• _Фрагмент текста_
И в истории национальных меньшинств, и в формировании безгосударственного люда евреи играли важную роль. Они были во главе так называемого движения меньшинств потому, что больше других нуждались в защите (в чем с ними можно сравнить только армян), имели налаженные международные связи, но прежде всего потому, что они не составляли большинства ни в одной стране и, следовательно, могли считаться minorite par excellence, т. е. единственным меньшинством, чьи интересы могли быть защищены только международными гарантиями.[658]
Это особое положение еврейского народа стало наилучшим из возможных предлогов для отрицания того, что послевоенные договоры были своеобразным компромиссом, смягчавшим тенденцию новых наций насильственно ассимилировать чужие народы и народности, кому по практическим соображениям невозможно было гарантировать право на национальное самоопределение.

Записи из набора данных
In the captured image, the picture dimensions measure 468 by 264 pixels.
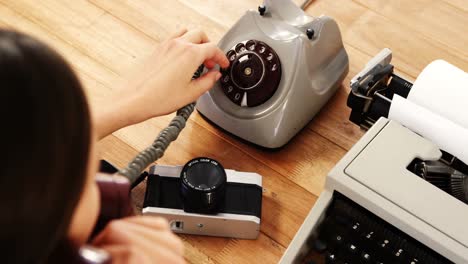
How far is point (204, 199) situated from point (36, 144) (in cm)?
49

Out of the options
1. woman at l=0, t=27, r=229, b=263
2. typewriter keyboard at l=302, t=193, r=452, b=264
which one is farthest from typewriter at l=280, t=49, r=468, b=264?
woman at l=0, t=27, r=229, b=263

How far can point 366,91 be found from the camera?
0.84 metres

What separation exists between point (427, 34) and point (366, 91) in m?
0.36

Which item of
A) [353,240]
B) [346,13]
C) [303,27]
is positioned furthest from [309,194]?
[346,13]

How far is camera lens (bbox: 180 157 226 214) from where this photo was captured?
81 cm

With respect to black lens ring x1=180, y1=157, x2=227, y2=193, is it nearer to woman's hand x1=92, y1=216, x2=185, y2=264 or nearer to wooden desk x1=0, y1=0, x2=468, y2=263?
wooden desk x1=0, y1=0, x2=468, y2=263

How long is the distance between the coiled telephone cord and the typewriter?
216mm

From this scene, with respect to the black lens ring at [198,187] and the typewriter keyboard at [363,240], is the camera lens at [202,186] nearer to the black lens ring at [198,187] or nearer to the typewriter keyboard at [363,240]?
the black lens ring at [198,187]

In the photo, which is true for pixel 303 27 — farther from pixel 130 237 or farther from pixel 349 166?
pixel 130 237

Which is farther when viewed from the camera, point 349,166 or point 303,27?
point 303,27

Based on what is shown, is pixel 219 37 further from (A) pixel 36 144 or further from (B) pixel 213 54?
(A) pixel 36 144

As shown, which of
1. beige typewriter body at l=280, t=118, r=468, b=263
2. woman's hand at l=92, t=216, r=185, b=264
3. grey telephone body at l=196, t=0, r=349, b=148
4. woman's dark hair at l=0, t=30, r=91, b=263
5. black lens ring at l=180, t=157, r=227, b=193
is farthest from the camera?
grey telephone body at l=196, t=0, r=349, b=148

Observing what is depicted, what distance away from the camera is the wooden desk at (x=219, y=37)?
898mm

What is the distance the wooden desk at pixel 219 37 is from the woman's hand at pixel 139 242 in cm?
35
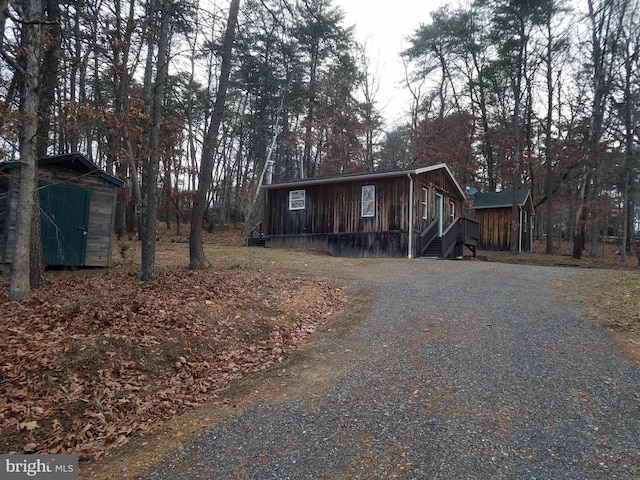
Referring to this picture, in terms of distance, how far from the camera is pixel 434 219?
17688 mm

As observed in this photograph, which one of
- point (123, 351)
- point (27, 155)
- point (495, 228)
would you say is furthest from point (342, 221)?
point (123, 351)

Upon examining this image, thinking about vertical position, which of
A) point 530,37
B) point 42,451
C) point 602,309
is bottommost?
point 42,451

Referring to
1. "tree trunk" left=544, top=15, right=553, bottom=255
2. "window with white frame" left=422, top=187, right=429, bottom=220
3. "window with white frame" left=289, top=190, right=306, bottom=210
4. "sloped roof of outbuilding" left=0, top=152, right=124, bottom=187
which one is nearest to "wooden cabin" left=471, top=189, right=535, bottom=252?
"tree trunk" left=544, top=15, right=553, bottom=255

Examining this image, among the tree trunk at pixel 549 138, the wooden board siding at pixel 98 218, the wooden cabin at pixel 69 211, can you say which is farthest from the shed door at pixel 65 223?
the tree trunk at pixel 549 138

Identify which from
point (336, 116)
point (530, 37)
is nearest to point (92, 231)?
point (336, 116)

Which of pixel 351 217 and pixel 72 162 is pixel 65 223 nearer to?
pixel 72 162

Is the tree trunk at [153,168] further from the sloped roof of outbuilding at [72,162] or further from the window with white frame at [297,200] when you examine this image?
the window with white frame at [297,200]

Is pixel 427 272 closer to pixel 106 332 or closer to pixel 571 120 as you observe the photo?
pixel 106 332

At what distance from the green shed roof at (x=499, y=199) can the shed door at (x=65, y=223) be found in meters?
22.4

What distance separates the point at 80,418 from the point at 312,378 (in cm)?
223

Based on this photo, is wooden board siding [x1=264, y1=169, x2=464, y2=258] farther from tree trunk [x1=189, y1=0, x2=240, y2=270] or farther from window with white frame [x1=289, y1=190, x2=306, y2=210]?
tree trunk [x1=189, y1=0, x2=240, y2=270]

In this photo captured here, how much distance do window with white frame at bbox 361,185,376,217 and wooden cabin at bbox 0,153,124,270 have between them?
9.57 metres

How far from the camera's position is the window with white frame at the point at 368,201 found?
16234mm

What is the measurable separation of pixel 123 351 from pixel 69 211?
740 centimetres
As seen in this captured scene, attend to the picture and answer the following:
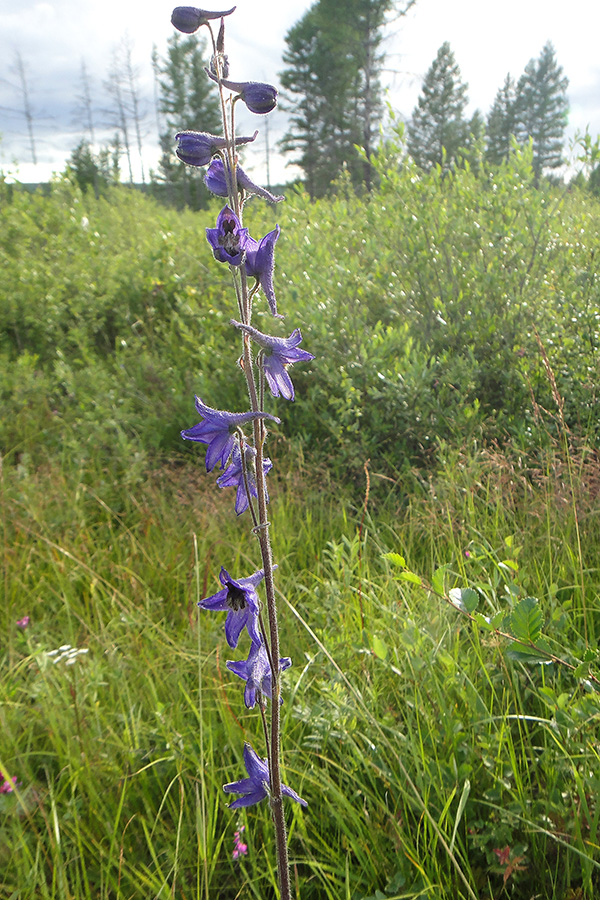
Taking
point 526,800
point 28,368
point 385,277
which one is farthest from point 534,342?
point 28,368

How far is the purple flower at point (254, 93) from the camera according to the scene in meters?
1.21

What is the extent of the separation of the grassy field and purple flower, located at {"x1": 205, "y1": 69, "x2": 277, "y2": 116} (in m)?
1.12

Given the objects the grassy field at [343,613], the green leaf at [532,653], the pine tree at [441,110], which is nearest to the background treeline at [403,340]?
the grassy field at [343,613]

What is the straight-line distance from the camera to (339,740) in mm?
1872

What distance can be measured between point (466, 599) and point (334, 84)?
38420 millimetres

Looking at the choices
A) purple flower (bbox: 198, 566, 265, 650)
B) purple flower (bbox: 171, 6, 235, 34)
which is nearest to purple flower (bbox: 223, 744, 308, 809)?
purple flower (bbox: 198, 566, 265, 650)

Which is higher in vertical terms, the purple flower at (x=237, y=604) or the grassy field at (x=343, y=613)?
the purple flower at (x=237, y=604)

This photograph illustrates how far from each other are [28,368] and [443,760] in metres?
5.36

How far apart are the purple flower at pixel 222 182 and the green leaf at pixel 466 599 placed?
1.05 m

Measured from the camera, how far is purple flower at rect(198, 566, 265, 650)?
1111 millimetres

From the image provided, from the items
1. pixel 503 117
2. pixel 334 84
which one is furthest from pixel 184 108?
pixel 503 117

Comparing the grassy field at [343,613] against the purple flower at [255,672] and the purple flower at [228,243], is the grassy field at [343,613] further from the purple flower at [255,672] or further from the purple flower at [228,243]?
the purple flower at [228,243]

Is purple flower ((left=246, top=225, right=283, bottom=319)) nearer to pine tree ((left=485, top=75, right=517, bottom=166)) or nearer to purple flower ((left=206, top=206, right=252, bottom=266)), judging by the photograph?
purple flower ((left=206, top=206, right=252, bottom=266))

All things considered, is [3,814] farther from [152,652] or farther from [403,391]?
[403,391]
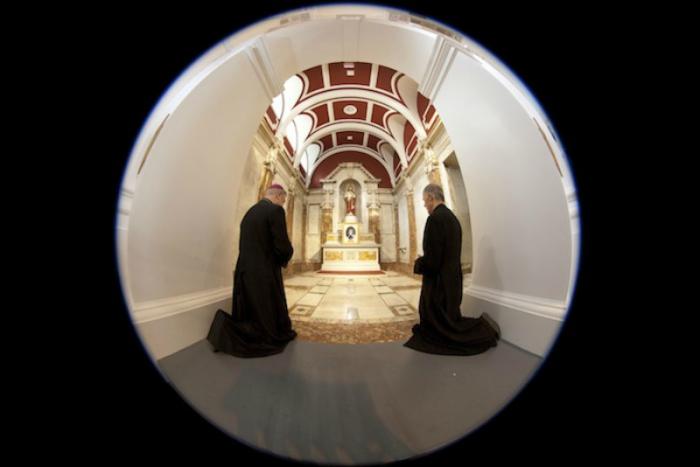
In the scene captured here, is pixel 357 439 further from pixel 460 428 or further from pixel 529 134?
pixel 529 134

==

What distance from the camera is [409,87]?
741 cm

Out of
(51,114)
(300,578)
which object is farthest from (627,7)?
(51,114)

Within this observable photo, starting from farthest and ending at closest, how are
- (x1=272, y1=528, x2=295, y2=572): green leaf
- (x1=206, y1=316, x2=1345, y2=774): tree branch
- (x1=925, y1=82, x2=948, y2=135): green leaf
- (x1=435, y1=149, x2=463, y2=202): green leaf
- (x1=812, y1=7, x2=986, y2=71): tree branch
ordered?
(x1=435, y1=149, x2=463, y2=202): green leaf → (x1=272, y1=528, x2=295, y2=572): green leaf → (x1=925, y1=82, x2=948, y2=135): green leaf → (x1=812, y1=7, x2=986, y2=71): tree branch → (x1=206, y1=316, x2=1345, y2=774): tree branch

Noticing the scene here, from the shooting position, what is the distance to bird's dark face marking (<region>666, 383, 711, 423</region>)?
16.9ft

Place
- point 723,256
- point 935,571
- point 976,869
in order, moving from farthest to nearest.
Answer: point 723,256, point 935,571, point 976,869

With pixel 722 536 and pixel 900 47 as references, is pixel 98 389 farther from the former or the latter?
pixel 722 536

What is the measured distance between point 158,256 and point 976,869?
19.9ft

• _Задачи_
(a) Выведите часть текста о национальных меньшинствах от слов «И в истории» до слов «на национальное самоопределение.» включительно.
(b) С каким народом текст о национальных меньшинствах сравнивает евреев по степени нужды в защите?
(c) Продолжите текст о национальных меньшинствах, начав сразу после его последнего предложения.

• _Ответы_
(a)
И в истории национальных меньшинств, и в формировании безгосударственного люда евреи играли важную роль. Они были во главе так называемого движения меньшинств потому, что больше других нуждались в защите (в чем с ними можно сравнить только армян), имели налаженные международные связи, но прежде всего потому, что они не составляли большинства ни в одной стране и, следовательно, могли считаться minorite par excellence, т. е. единственным меньшинством, чьи интересы могли быть защищены только международными гарантиями.[658]
Это особое положение еврейского народа стало наилучшим из возможных предлогов для отрицания того, что послевоенные договоры были своеобразным компромиссом, смягчавшим тенденцию новых наций насильственно ассимилировать чужие народы и народности, кому по практическим соображениям невозможно было гарантировать право на национальное самоопределение.

(b) С армянами.

(c)
Аналогичное обстоятельство выдвинуло евреев на передний план в обсуждении проблемы беженцев и безгосударственных. Первыми Heimatlose или apatrides, созданными мирными договорами, были по большей части евреи — выходцы из государств-преемников Австро-Венгрии, не умеющие или не желающие поставить себя под защиту нового меньшинства в стране проживания. Еще до того как Германия вытолкнула немецкое еврейство в эмиграцию и безгосударственность, они составляли очень заметную долю безгосударственного люда. Но в годы после успешного преследования Гитлером немецких евреев все страны с меньшинствами начали мыслить в категориях экспатриации своих меньшинств, и для них было вполне естественно начать с minorite par excellence, единственной национальности, которая действительно не имела никакой другой защиты, кроме договорной системы меньшинств, превратившейся теперь в издевку.